▸ **Your assignment**:
Repeat exactly, and only, the lines below starting at the line that contains "Spoiled 3/4 Sleeve Top (view 1)" and ending at the line that contains "Новинка 2018 Детские", inclusive of both.

▸ **Data for this exercise**:
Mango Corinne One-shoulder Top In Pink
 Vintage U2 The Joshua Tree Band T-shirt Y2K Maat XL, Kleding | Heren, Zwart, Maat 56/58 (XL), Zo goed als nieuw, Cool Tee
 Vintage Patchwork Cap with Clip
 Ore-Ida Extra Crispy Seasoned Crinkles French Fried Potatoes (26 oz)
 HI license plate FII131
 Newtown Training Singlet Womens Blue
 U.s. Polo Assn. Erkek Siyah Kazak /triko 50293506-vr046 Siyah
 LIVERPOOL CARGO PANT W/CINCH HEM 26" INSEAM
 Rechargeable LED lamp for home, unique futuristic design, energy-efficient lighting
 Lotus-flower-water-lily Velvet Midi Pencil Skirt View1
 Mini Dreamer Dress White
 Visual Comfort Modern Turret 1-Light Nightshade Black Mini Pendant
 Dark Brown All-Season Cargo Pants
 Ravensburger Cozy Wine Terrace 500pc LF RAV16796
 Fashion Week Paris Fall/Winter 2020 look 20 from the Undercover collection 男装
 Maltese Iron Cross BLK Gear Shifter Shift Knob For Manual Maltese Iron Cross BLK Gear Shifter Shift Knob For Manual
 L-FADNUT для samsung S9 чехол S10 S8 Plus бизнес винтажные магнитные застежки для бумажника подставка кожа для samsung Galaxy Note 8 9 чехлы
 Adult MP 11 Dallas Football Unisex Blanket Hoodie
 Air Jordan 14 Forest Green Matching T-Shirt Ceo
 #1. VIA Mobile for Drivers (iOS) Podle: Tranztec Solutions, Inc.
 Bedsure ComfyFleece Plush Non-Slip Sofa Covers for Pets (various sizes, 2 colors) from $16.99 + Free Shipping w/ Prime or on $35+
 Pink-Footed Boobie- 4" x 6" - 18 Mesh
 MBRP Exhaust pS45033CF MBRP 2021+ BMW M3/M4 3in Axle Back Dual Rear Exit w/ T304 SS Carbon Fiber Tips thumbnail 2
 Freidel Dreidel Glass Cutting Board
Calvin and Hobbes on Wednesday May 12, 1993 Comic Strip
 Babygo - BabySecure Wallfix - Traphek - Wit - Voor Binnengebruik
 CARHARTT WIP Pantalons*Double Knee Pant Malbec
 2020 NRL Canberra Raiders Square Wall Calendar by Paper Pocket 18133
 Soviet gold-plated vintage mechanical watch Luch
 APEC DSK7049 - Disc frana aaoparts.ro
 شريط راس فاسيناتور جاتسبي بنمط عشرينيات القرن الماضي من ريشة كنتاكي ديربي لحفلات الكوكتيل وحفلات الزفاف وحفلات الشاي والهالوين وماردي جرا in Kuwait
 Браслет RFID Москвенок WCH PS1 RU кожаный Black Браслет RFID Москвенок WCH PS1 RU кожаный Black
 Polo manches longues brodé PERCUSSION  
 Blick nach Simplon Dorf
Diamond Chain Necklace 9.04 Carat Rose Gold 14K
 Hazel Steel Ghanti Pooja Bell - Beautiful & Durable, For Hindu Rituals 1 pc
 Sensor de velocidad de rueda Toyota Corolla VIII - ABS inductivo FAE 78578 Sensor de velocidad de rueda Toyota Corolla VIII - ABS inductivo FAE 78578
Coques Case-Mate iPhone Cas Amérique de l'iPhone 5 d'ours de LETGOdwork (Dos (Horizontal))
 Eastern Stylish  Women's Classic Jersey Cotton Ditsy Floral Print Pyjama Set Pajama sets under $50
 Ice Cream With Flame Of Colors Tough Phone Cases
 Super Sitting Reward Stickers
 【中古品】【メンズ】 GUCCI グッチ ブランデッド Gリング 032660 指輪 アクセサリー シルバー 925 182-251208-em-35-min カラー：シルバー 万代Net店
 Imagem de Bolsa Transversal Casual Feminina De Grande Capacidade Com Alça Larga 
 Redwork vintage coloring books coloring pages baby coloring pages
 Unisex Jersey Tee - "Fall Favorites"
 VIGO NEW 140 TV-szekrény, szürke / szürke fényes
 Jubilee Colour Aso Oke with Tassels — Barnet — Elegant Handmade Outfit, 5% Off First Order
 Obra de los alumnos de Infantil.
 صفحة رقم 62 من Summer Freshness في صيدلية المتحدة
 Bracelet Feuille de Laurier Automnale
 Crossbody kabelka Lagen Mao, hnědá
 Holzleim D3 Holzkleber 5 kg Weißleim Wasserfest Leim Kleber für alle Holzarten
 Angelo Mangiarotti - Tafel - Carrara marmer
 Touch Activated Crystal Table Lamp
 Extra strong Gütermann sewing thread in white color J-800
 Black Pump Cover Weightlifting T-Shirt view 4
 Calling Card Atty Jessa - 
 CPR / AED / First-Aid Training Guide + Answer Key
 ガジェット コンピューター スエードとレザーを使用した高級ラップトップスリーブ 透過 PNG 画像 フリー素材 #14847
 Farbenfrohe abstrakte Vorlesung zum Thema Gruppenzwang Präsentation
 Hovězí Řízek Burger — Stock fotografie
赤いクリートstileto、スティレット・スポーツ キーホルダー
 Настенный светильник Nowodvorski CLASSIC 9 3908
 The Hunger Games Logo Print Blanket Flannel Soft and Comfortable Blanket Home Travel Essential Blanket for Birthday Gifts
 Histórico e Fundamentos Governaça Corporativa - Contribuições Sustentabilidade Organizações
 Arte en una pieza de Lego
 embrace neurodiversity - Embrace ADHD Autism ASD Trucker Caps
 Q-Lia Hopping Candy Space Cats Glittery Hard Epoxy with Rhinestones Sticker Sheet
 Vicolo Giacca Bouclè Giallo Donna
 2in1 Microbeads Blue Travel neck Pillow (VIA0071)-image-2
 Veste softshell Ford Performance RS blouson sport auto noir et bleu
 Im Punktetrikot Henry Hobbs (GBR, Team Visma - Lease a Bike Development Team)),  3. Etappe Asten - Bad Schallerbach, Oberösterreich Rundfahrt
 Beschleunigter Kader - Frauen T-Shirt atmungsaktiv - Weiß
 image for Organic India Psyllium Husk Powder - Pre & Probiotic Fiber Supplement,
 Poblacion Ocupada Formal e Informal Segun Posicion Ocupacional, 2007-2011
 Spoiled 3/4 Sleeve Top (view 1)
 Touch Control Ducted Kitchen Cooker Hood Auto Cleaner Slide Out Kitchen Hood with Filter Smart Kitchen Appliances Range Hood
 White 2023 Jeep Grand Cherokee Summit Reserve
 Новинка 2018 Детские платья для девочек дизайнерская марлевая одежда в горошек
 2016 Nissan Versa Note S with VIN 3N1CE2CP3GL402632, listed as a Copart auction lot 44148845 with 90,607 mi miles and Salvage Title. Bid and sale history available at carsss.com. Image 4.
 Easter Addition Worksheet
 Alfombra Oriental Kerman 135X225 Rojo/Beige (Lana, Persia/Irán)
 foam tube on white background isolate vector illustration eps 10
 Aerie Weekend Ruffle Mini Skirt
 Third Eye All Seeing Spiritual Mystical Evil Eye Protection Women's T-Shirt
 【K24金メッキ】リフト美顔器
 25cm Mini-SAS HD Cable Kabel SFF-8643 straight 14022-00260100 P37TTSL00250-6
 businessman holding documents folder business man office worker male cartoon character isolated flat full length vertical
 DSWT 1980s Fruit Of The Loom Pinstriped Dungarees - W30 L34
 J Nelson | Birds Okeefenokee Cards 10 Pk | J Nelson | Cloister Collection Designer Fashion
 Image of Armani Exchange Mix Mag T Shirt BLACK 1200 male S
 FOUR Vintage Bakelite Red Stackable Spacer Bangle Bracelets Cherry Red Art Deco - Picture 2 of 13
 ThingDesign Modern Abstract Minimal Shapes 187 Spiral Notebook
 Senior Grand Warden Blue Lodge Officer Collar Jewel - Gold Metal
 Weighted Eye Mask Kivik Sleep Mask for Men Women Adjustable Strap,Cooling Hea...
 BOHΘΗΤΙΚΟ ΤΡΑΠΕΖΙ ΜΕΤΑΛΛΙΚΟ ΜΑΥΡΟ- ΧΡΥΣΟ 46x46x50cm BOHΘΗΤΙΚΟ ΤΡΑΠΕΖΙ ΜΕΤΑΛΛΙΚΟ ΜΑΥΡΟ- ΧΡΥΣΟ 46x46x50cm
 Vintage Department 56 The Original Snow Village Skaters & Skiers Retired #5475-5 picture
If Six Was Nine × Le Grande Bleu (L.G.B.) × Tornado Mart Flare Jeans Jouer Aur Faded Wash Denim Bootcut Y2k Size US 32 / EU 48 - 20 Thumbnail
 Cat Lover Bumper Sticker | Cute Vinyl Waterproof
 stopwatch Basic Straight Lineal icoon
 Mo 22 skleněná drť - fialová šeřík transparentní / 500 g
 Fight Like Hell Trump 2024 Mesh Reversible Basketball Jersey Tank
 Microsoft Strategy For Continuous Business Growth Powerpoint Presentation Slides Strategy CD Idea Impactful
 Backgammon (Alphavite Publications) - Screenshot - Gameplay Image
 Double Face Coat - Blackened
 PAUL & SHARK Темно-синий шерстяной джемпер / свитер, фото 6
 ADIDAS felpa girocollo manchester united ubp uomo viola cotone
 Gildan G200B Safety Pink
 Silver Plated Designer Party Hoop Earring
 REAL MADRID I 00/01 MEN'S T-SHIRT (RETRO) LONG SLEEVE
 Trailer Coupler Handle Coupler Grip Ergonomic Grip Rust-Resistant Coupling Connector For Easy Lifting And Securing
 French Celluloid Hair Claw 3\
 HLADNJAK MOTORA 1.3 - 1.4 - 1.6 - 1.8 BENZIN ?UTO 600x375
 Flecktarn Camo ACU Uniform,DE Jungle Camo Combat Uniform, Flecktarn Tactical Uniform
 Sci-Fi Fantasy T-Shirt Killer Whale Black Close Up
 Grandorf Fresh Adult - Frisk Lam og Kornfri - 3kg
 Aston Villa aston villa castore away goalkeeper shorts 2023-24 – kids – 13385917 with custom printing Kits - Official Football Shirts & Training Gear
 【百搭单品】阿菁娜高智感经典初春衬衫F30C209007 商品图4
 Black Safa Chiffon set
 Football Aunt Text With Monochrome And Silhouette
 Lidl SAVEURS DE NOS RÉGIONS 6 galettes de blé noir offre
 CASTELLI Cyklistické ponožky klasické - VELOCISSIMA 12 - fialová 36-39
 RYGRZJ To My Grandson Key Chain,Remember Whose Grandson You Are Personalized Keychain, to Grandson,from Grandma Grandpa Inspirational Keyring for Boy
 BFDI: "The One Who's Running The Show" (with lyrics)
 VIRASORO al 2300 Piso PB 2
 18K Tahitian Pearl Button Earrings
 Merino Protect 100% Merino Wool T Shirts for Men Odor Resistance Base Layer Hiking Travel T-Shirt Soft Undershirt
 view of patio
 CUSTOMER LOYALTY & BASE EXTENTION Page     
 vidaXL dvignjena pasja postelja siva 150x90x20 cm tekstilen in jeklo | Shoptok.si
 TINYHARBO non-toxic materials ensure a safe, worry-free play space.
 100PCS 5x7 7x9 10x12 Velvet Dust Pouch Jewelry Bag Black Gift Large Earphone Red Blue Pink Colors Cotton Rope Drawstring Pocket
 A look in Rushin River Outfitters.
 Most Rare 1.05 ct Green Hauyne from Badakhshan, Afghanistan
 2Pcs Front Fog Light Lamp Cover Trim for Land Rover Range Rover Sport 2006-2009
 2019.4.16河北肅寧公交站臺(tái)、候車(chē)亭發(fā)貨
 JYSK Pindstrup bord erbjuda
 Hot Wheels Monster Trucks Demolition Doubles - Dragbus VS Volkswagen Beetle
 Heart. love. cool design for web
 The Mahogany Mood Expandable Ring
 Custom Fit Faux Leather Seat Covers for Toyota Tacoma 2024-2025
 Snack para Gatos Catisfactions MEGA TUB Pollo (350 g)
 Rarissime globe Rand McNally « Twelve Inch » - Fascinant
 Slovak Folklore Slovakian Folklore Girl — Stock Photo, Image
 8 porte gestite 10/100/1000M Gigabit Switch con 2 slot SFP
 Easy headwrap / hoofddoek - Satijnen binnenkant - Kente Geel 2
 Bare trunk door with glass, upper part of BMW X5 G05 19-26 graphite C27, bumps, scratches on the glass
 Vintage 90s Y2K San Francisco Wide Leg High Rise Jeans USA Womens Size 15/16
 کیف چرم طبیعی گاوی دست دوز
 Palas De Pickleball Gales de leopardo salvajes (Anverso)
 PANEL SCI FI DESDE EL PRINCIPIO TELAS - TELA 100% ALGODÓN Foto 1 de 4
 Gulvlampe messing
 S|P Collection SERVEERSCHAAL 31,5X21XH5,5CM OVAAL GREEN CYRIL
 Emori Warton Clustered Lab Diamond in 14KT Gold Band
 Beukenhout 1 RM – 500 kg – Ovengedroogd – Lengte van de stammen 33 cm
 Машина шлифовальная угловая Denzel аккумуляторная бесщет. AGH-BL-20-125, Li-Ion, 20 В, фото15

▸ **Task response**:
 Spoiled 3/4 Sleeve Top (view 1)
 Touch Control Ducted Kitchen Cooker Hood Auto Cleaner Slide Out Kitchen Hood with Filter Smart Kitchen Appliances Range Hood
 White 2023 Jeep Grand Cherokee Summit Reserve
 Новинка 2018 Детские платья для девочек дизайнерская марлевая одежда в горошек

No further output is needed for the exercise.